1. Rich Longmore’s art in the new Carcosa is great.

I suspect the decision to go with black and white line art had something to do with economics and even more to do with the difficulties the artist (and printer) would have encountered in reproducing ulfire and other imaginary colours out of space. Anyway, it suits me just fine. For whatever reason, I’ve always preferred line art to full-colour painted illustration. Moreover, it is a truth universally acknowledged that in the long history of human endeavour in the visual arts, the benchmark for true greatness is the early era of 2000 AD (say, the first four hundred progs or thereabouts). Longmore pieces like this one

and this one

would not have looked out of place alongside the work of Mike McMahon, Carlos Ezquerra, Ian Gibson, Massimo Belardinelli, and the rest of Tharg’s art droids back in the late ’70s and early ’80s. My verdict: zarjaz!

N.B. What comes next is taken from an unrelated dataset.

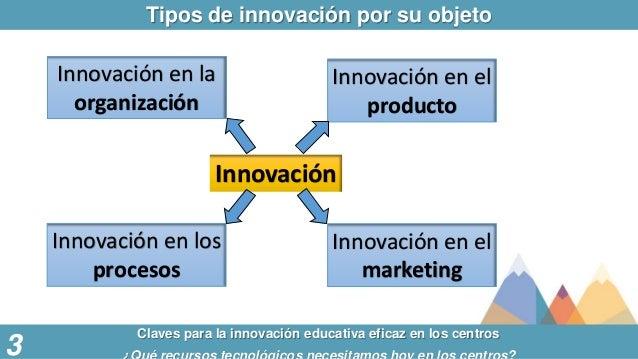 Tipos de innovación por su objeto Claves para la innovación educativa eficaz en los centros 3 Innovación Innovación en la ...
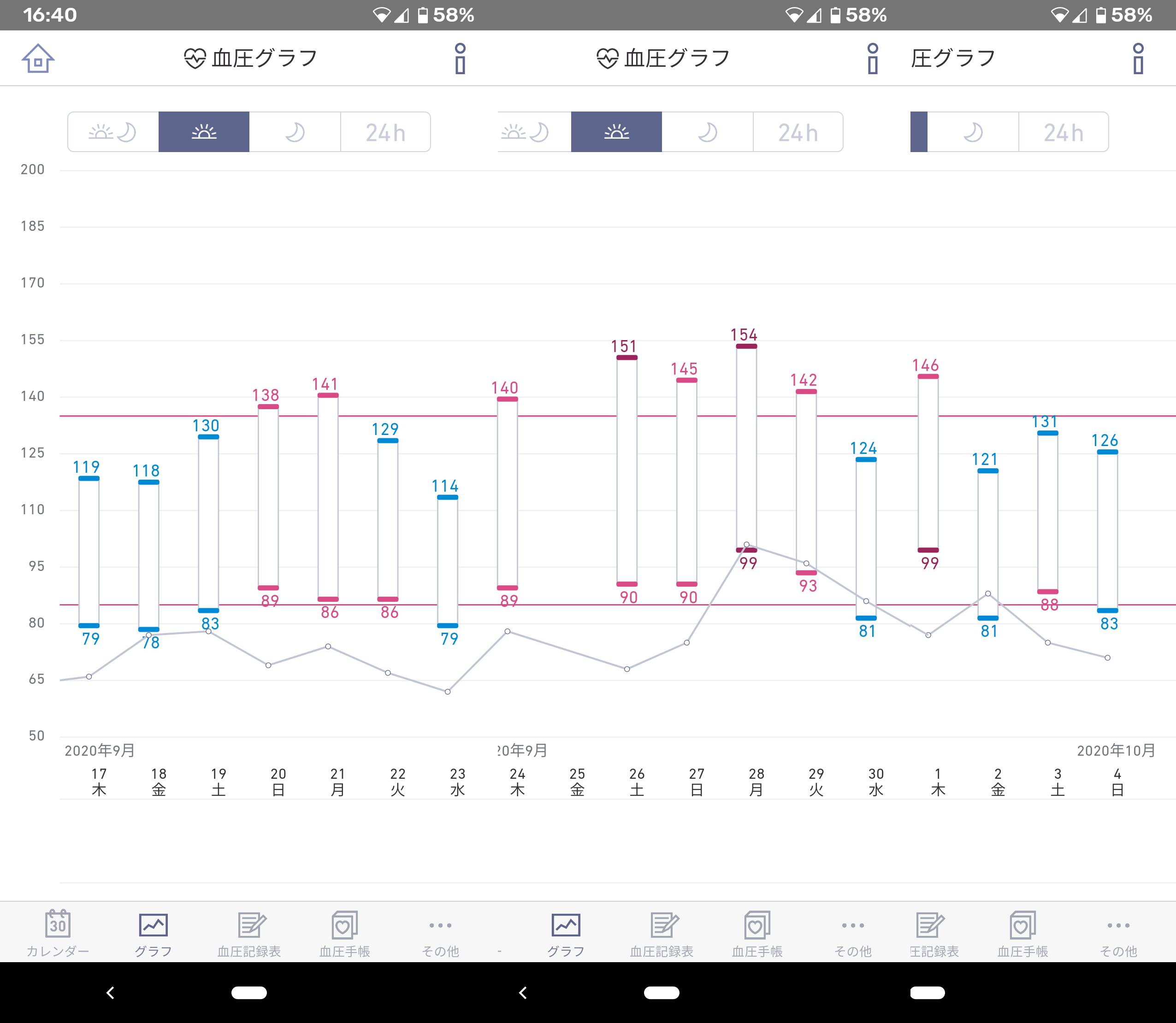血圧グラフ2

2. What am I going to do with Carcosa?

I’m currently running “Stonehell on the Borderlands”, which is – och, work it out. I’m also working on two other projects. One is BRP-related, and I’ll say more about that another time. The other is a creepy hexcrawly sandbox setting for B/X D&D that might be pitched as “Beowulf goes to Deadwood and meets Tsathoggua” and was at least partly inspired by Realms of Crawling Chaos from Goblinoid Games. Now, you can see how there might be some degree of Cthulhoid affinity between the latter project and the planet Carcosa. On the other hand, the tone I’m aiming for is more Alan Garner or Border balladry than the gonzo sorcery and super-science of Geoffrey McKinney’s creation.

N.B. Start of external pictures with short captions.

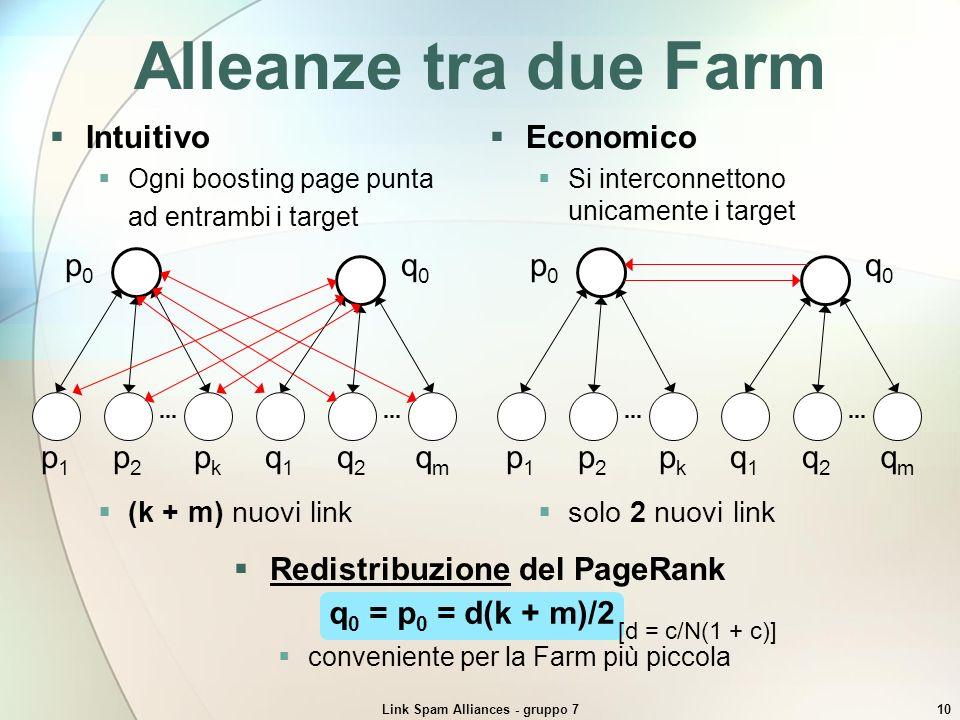 Redistribuzione del PageRank Link Spam Alliances - gruppo 7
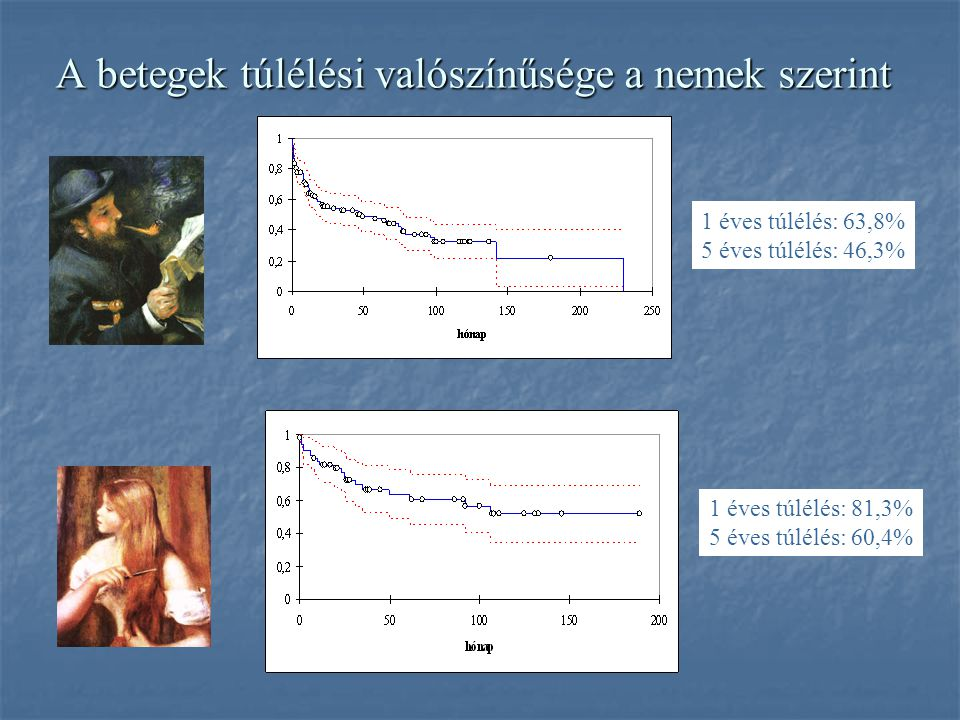 A betegek túlélési valószínűsége a nem bőrdaganatok esetén 1 éves túlélés: 59,2% 5 éves túlélés: 38,0%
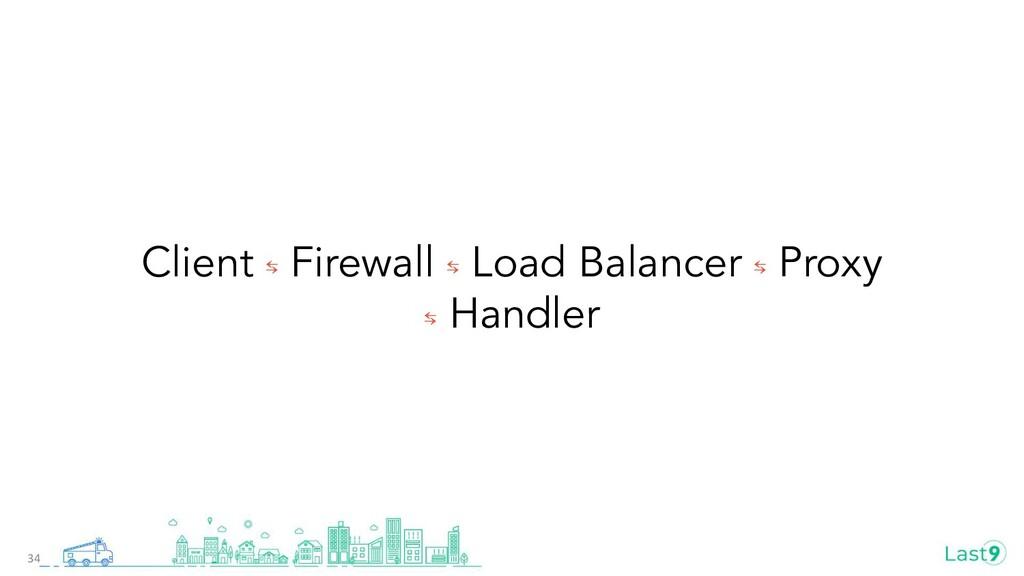 Client ⇆ Firewall ⇆ Load Balancer ⇆ Proxy ⇆ Han...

In the introduction to Carcosa, McKinney suggests some ways of using his book (or indeed any published setting material), ranging from using it as-is for a campaign (I can’t see that happening, because I have more than enough ideas for campaigns of my own) to treating it as an inspirational template (which it is) and/or cherry-picking individual elements (monsters, etc.) for use in an original campaign. Or…

The player characters in your regular campaign have been transported by a curse to a terrible location: Carcosa.

Now then. The day before Carcosa arrived from Finland, the postman brought me another parcel of gaming goodness in the shape of J.M. Stater’s NOD 11, the main feature of which is a huge hexcrawl … of Hell. By which I mean Hell in the literary tradition of Dante and Milton, but it got me thinking. I believe it was Blair of Planet Algol who said that Carcosa is Hell. (I would check but Blogger seems to be three sheets to the wind today.) In the campaign I’m devising, there will be times when the player characters are confronted with evil so chaotic and alien as to be beyond their comprehension. They may do battle with it and, if so, they may survive or they may perish. At some point they may be taken (by a curse, or perhaps via the Spatial Transference Void fashioned by the Great Race, or some other method, preferably triggered by the players’ own actions) to a hellish place dominated by that chaotic alien evil: a place called Carcosa. (One thing I’d have to decide is whether to use Carcosa’s proposed dice conventions to simulate the increased influence of Chaos over natural laws.)

So, yes. Carcosa as a potential change of pace and scenery during an ongoing campaign. Also a stark warning of what might happen to the PCs’ own fragile world should they fail to root out and destroy the evil lurking therein. And I get to have dinosaurs in my game. I like it. I like it a lot.